SELECTED TEXT →
--------------------------------------------------

I’ve told you before that my critique group plays a little five minute game every so often called Crap on Paper, or more commonly known as COP. Set the timer. You have five minutes to draft a poem on the topic of the day. Topics can be generated by choosing the first thing that comes to your mind, by opening a book and pointing to a word, or by randomly dialing a telephone number and asking the person who answers for a suggestion. Sometimes that last one doesn’t go over so well.

Today’s COP topic was chosen using the book option. (Randomly pulled Susan Taylor Brown’s HUGGING THE ROCK off my newly organized bookshelf, randomly opened to page 113 and pointed to the word “pictures”.) Five minutes starts now:

School Pictures

No matter how much
I plan for this day,
my hair always ends up
in wild disarray.
My shirt’s always stained
with that afternoon’s lunch.
My smile’s always crooked.
My back’s always hunched.
It looks like on purpose
I tried for my worst.
It’s always this way.
I think that I’m cursed.

So, there you have it. Not exactly the best poem you’ve ever read. But if you look, you’ll find a couple of places I can make better word choices or rephrase to make the meter a little smoother. Especially that next to last line.

Five minute poems aren’t about perfection. It’s the fastest way to get a quick draft down on paper without ANY pressure. You can always revise after the five minutes are up!

--------------------------------------------------

[Rows of box annotation data]

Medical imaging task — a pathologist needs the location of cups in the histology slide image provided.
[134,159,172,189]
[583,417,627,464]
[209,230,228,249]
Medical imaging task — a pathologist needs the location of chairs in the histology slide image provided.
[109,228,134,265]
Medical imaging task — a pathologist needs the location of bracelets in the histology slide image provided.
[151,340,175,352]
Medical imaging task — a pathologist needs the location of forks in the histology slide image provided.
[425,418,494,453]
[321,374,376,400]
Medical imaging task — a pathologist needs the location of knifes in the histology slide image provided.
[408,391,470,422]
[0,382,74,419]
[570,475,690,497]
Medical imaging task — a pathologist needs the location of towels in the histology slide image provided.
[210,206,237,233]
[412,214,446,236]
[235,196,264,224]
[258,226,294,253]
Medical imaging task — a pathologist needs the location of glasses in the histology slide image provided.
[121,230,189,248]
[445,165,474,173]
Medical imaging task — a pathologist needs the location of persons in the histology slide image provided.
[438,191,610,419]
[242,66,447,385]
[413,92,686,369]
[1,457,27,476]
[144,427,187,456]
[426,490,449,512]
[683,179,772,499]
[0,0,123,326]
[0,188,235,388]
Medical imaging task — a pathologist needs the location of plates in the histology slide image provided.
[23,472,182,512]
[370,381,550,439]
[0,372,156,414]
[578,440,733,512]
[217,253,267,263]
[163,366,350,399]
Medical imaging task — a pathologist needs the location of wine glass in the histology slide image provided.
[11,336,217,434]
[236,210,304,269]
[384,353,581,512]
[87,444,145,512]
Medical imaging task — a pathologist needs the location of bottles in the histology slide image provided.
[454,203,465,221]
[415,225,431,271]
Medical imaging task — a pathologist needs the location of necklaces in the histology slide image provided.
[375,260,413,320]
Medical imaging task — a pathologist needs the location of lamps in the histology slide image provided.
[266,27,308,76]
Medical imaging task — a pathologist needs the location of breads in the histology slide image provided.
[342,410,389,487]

--------------------------------------------------

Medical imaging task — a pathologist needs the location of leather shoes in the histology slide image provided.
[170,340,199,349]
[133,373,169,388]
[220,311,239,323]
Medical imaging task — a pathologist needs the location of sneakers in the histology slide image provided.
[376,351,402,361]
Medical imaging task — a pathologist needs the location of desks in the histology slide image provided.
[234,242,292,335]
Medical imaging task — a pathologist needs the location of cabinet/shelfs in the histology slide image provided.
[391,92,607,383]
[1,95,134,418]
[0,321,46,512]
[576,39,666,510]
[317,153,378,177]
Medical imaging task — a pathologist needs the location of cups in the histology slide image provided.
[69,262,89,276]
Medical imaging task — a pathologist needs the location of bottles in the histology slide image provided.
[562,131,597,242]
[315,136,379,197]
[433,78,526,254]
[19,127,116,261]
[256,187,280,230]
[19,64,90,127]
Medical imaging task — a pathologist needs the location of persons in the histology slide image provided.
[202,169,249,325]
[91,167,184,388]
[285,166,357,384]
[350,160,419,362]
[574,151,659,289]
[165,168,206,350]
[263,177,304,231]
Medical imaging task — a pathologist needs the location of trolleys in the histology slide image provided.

--------------------------------------------------

INSTRUCTION 1 →
In the five-minute poem post, what page was the book opened to when choosing the day's topic?
INSTRUCTION 2 →
Output everything in the five-minute poem post from "Today’s COP topic" down to "that afternoon’s lunch.".
INSTRUCTION 3 →
For each statement, say yes or no depending on whether the five-minute poem post agrees with it, and quote the words that decide it.
(a) A COP topic can come from calling a random telephone number.
(b) Players get ten minutes to draft a poem.
(c) The poem says the smile is always crooked.
Work only from the five-minute poem post; the material plays no part.

EXERCISE ANSWER 1 →
Page 113.

EXERCISE ANSWER 2 →
Today’s COP topic was chosen using the book option. (Randomly pulled Susan Taylor Brown’s HUGGING THE ROCK off my newly organized bookshelf, randomly opened to page 113 and pointed to the word “pictures”.) Five minutes starts now:

School Pictures

No matter how much
I plan for this day,
my hair always ends up
in wild disarray.
My shirt’s always stained
with that afternoon’s lunch.

EXERCISE ANSWER 3 →
(a) Yes: "by randomly dialing a telephone number and asking the person who answers for a suggestion"
(b) No: "You have five minutes to draft a poem on the topic of the day."
(c) Yes: "My smile’s always crooked."